Friday, May 7, 2010

Fit For Consumption: Fashion’s Branded Future

By Sarah Fones

With the imminent launch of Belvedere’s Pink Grapefruit flavor, the vodka purveyor is set to open a 6,000-square-foot pop-up shop across the street from Matthew Williamson’s Meatpacking District boutique. The temporary space is slated to house a series of promotional events for the launch, including a partnership with Williamson on a $1,540 limited-edition kaftan, which will be unveiled when the store opens on on May 12th. The designer claims that the piece was inspired “by the vitality of sultry high-summer evenings,” a description that could also apply to any number of the his Ibiza-themed wares from past seasons. Given the proliferation of branded partnerships these days—of which Williamson and Belvedere’s is but one of many—”fashion” has now become fit for consumption off the rack, on the screen and in the bottle.

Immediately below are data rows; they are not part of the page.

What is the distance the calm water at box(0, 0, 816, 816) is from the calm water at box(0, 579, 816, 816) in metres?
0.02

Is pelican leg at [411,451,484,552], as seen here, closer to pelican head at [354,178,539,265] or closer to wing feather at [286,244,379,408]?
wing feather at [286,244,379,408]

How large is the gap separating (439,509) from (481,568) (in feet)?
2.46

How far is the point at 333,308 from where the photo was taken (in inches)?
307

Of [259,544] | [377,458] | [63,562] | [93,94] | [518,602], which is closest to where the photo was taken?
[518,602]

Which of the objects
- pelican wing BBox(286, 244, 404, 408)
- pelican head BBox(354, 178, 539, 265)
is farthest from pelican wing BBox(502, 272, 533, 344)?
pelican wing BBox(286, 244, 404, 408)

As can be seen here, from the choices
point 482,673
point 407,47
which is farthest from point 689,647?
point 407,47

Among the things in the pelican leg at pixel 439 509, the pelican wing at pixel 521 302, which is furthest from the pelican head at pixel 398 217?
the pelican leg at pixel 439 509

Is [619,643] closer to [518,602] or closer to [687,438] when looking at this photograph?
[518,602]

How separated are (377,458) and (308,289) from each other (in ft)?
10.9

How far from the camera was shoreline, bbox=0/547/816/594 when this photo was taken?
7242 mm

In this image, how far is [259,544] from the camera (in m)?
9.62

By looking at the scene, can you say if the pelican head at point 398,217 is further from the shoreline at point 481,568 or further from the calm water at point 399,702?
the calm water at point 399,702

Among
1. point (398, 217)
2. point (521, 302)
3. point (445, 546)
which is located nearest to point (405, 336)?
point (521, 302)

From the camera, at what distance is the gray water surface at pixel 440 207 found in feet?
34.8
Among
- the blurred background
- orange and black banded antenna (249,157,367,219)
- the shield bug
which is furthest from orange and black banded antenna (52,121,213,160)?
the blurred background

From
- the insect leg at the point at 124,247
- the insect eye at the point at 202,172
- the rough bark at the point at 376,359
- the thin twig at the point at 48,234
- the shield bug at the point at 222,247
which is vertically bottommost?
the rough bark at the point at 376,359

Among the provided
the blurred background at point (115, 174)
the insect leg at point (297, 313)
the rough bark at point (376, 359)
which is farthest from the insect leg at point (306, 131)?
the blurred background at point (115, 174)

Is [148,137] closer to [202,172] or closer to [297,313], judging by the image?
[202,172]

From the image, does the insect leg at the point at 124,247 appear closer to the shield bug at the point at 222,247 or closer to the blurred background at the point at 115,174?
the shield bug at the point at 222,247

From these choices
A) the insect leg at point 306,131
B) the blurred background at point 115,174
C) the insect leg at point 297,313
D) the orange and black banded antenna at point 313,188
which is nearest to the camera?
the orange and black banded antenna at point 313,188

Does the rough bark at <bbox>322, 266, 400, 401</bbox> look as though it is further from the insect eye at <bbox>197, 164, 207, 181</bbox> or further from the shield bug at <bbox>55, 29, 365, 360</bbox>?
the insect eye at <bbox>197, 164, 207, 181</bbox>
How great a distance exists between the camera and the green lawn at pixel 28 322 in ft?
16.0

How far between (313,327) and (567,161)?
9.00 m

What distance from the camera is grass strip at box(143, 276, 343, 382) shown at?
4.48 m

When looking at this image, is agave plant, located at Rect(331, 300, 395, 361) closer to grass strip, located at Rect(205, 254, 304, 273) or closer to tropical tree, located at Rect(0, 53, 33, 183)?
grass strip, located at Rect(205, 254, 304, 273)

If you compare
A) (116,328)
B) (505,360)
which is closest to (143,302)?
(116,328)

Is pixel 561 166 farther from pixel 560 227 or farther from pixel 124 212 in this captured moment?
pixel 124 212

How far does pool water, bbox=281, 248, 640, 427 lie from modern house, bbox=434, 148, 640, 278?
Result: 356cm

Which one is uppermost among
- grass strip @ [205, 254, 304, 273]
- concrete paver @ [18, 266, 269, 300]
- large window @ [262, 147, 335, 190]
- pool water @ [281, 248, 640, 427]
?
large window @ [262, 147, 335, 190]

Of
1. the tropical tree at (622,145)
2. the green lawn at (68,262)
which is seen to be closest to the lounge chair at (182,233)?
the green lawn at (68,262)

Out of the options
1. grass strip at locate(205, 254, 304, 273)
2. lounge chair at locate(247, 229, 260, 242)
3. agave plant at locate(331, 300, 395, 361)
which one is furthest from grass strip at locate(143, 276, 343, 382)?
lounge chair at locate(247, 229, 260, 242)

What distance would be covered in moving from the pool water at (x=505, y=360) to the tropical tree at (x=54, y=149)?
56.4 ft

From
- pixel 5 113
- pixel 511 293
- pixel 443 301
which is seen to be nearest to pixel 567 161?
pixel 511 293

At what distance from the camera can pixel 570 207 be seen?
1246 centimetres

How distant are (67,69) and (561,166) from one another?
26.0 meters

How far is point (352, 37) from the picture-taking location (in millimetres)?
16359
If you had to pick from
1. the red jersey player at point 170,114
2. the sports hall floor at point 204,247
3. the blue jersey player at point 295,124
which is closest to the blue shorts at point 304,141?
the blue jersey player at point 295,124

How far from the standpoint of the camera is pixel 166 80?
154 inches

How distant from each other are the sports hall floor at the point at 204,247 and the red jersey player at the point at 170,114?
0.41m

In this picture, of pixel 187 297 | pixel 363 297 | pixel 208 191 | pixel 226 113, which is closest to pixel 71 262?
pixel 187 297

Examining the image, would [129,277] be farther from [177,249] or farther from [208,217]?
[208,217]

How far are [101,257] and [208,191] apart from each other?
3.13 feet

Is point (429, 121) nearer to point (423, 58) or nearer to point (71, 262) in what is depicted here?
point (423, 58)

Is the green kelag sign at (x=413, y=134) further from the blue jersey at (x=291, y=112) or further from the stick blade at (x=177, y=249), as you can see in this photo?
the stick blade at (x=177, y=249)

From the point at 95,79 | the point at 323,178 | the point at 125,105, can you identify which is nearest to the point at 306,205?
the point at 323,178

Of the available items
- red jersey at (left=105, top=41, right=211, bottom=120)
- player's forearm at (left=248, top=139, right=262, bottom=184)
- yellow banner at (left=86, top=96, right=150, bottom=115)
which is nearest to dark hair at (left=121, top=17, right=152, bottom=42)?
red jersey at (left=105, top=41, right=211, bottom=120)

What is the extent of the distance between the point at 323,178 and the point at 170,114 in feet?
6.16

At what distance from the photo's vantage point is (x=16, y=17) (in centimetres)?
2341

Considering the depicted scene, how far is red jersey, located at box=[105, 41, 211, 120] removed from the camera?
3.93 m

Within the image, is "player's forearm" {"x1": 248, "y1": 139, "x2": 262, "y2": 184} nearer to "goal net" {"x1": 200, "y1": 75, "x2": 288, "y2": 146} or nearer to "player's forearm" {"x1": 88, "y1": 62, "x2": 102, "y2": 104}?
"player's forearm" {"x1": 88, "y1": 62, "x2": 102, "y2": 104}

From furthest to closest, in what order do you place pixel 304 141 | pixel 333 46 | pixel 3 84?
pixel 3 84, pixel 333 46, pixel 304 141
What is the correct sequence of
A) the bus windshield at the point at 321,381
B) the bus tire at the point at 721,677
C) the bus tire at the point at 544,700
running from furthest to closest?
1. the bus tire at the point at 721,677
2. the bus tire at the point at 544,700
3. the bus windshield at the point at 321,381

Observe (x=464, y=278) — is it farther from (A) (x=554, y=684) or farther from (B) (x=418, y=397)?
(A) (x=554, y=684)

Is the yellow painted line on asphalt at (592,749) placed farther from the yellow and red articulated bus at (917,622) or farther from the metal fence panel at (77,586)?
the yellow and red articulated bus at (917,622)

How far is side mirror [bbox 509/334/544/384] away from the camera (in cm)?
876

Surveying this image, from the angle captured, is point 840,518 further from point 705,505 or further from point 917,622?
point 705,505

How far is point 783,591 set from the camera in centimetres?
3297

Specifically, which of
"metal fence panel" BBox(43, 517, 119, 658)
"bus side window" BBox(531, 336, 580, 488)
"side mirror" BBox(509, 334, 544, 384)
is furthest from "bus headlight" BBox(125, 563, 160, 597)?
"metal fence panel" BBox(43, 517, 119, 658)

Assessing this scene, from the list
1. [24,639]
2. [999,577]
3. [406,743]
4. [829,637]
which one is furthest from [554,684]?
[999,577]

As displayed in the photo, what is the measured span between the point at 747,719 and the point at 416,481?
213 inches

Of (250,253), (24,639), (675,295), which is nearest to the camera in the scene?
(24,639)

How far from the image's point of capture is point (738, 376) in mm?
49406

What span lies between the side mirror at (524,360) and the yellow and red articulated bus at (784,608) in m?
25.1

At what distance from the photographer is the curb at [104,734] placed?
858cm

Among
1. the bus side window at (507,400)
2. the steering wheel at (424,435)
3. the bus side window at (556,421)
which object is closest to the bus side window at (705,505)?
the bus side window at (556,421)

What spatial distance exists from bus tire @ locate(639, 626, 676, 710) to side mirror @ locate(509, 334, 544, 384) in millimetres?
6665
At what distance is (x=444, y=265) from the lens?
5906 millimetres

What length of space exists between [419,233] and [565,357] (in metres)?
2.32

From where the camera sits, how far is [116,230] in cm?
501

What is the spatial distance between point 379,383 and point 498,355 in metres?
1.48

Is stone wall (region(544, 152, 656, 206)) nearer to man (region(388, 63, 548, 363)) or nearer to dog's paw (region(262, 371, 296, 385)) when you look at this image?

Like Belvedere, SKYY vodka has gotten in on the game in a high profile way, enlisting Sex and The City 2 costume designer Pat Field to create a movie-themed bottle. Whereas Williamson has paired with model/DJ Leigh Lezark to promote the current collaboration (Belvedere did likewise with designer Jonathan Kelsey and Estelle last year), SKYY has four ready-made muses. Anyone familiar with SJP’s cosmo-swilling penchants might consider this a savvy bit of marketing, especially given the fact that consumers who purchase the limited edition bottle will also receive a discount on tickets to the movie sequel. From a fiscal standpoint too, investing in a bottle of booze is infinitely less expensive than dropping serious money on a pair of Louboutins, which, even as the economy improves, still isn’t the purview of most moviegoers.

While film’s influence on fashion has arguably waned, the medium still holds tremendous appeal when it comes to product placement and promotional tie-ins. 2002’s Die Another Day—also dubbed Buy Another Day—is widely regarded as having kickstarted the film-as-infomercial trend with cameos from Bollinger, Omega, Samsonite and BMW. For its part, SATC 2 promises brand star-turns from Lipton Tea, Moët & Chandon, Swarovski and Hewlett-Packard, among others. Anyone surprised by Carrie’s decision to ditch Apple for a PC this go-round will be less taken aback by the Halston dress she dons in the film’s posters. Parker is, after all, Halston Heritage’s new designer, and an equity stake holder in the company.

Disney, meanwhile, invested big money earlier this year in partnerships with labels such as Stella McCartney, Furla, Tom Binns and Sue Wong to promote Alice in Wonderland. The goods understandably received a great deal of editorial attention, so, provided grown-ups still want a pricey piece of the fairy tale, we can expect similar branding trends to continue. On the flipside, Avatar reportedly inspired Jean Paul Gaultier and Donatella Versace for fall—albeit more subtly than Marc Jacobs’ Marie Antoinette-edged runway flourishes in 2007.

The same cannot be said for television and video, where many believe fashion’s influence will ultimately be most readily felt, primarily via in-your-face product placement (see Gossip Girl, 30 Rock and most notably, Lady Gaga’s “Telephone” video). Heavily branded, female-centric films like SATC 2 may prove this theory wrong, but many consumers are also now infinitely more discerning when it comes to pulling out their credit cards—something we know Carrie never worried about on HBO.